Problems to work on:
**a)** Answer these questions using the text on automated content recognition, putting each answer on its own line and marking it (i), (ii) or (iii) to match the question:
(i) What does the mechanism give users the ability to do?
(ii) In the example of a 30-minute video, how many minutes are an exact match to a reference file?
(iii) Under which exception could still images that are "memes" be legitimate uploads?
**b)** Reproduce the stretch of the text on automated content recognition from "Although these examples" through "protection from over-blocking.".

Given text:
----------------

Automated Content Recognition - Commission proposal

This mechanism correctly acknowledges that “content recognition technology cannot assess whether the uploaded content is infringing or covered by a legitimate use” and gives users the ability to override some decisions made by upload filters. In doing so the Commission’s proposal hinges on the differentiation between “likely infringing” and likely “legitimate” uses. Unfortunately, the consultation document fails to further specify under what conditions uploads should be considered to be “likely infringing” (both our proposal and the academic statement proposed that automatic blocking would only be acceptable in cases where infringement is “obvious”). The consultation documents provide the following three illustrative examples:

the upload of a video of 30 minutes, where 29 minutes are an exact match to a reference file provided by a rightholder, could likely be considered an infringing one, unless it is in the public domain or the use has been authorised. On the other hand, a user generated video composed by very short extracts, such as one or two minutes of different scenes from third party films, accompanied by additional content such as comments added by the user for the purpose of reviewing these scenes could be more likely to be legitimate because potentially covered by an exception such as the quotation exception.Similarly still images uploaded by users which match only partially the fingerprints of a professional picture could be legitimate uploads under the parody exception, as they could be ‘memes’, i.e. new images created by users by adding elements to an original picture to create a humoristic or parodic effect.

Although these examples are well chosen, three examples are far from enough to guarantee that the mechanism outlined by the Commission will provide sufficient protection from over-blocking.

----------------

Records provided:
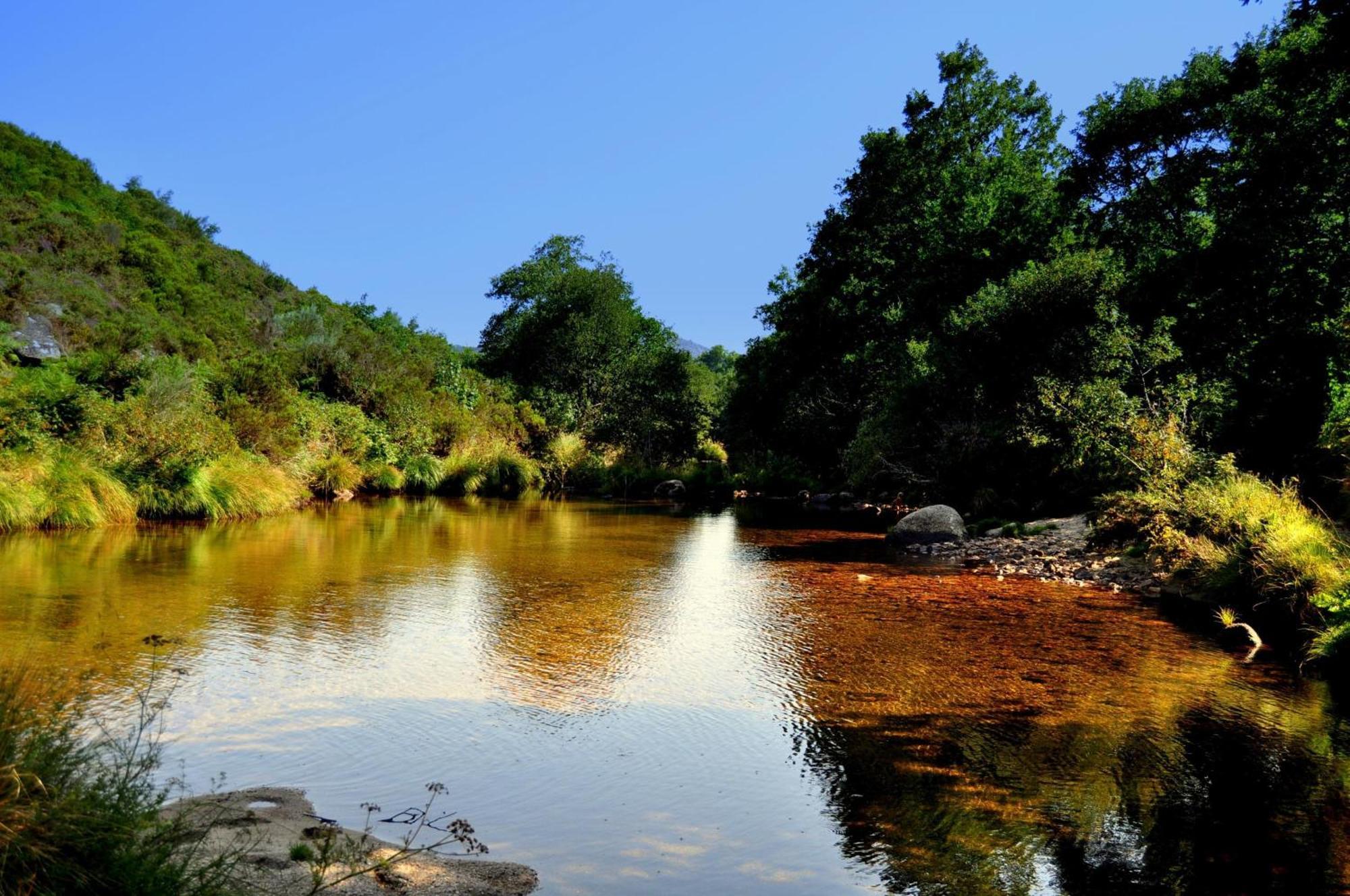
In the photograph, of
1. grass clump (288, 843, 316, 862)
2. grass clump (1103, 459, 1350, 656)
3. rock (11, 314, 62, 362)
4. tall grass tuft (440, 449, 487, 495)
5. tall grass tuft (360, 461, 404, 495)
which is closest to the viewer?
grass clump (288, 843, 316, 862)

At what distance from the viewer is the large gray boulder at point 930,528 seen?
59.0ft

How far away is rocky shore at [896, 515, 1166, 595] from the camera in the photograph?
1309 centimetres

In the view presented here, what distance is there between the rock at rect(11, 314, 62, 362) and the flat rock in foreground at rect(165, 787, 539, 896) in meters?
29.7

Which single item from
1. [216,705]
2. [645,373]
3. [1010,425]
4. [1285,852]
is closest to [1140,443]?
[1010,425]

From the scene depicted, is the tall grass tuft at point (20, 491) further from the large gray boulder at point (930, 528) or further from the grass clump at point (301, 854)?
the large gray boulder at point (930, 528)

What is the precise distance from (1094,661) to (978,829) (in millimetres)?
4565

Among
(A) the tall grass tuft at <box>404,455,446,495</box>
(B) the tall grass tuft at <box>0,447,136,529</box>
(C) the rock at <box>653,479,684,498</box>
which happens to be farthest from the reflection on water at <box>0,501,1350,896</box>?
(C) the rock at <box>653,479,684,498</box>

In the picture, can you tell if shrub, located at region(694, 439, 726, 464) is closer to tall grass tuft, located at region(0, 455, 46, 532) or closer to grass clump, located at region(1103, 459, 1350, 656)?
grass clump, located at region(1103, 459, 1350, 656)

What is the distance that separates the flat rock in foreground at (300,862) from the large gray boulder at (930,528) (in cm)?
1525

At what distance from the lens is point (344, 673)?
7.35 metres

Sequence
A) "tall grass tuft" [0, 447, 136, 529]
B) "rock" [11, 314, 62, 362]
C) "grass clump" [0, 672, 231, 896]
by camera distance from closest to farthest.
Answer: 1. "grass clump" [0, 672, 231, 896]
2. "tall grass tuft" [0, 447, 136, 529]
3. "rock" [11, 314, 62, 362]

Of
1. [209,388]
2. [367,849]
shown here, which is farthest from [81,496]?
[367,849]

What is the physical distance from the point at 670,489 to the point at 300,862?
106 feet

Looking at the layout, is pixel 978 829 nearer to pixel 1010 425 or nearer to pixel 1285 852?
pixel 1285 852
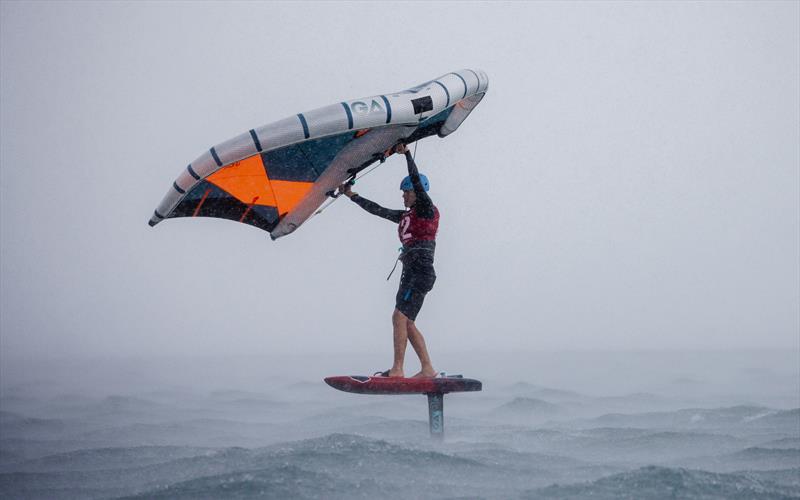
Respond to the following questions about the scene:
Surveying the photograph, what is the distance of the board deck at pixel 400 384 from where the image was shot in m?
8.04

----------------

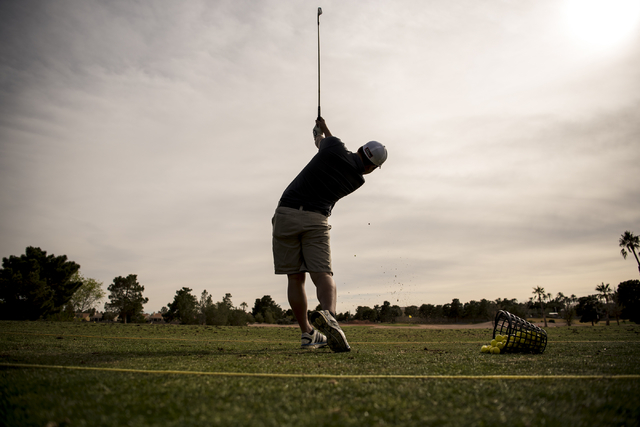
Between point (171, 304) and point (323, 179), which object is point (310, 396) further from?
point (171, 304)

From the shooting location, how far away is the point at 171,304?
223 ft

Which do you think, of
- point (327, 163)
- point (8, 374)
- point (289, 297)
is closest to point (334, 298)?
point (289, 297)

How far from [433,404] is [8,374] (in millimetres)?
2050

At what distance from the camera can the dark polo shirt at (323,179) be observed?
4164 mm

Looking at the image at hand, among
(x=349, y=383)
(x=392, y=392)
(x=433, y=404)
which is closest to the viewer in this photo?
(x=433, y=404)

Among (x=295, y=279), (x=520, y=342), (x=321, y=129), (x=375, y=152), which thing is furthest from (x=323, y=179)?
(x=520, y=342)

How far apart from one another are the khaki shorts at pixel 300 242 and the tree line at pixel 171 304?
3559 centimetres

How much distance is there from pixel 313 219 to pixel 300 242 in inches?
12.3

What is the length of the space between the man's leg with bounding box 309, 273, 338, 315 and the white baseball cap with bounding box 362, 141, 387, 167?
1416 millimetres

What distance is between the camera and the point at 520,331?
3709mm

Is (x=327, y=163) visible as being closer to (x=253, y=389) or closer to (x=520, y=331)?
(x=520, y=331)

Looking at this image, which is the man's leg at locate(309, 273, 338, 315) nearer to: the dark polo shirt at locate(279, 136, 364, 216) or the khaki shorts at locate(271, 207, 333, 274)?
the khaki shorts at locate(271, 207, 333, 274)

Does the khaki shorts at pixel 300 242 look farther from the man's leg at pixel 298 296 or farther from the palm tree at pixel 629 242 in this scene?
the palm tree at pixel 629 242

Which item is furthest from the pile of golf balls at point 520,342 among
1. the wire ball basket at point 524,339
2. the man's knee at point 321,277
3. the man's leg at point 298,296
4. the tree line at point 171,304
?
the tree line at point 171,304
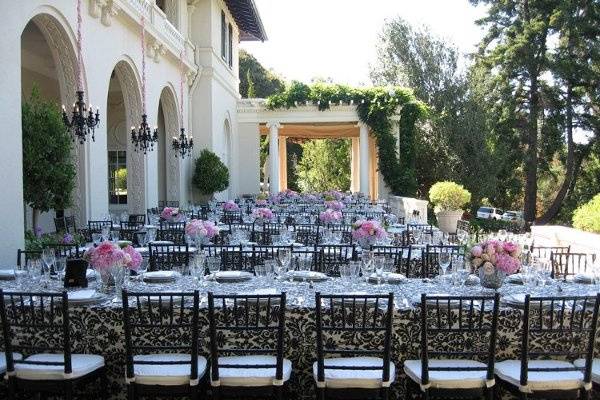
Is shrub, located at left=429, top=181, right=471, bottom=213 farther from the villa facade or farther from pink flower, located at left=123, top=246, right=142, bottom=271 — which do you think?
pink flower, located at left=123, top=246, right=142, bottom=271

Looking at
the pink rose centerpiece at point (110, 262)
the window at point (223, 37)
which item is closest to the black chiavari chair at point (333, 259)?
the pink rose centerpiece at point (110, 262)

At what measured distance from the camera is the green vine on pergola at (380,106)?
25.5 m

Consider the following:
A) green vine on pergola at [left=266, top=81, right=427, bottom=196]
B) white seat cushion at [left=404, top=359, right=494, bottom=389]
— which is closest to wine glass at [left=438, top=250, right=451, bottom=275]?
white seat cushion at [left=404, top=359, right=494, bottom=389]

----------------

Exercise solutions:
**a)**
(i) Override some decisions made by upload filters.
(ii) 29 minutes.
(iii) The parody exception.

**b)**
Although these examples are well chosen, three examples are far from enough to guarantee that the mechanism outlined by the Commission will provide sufficient protection from over-blocking.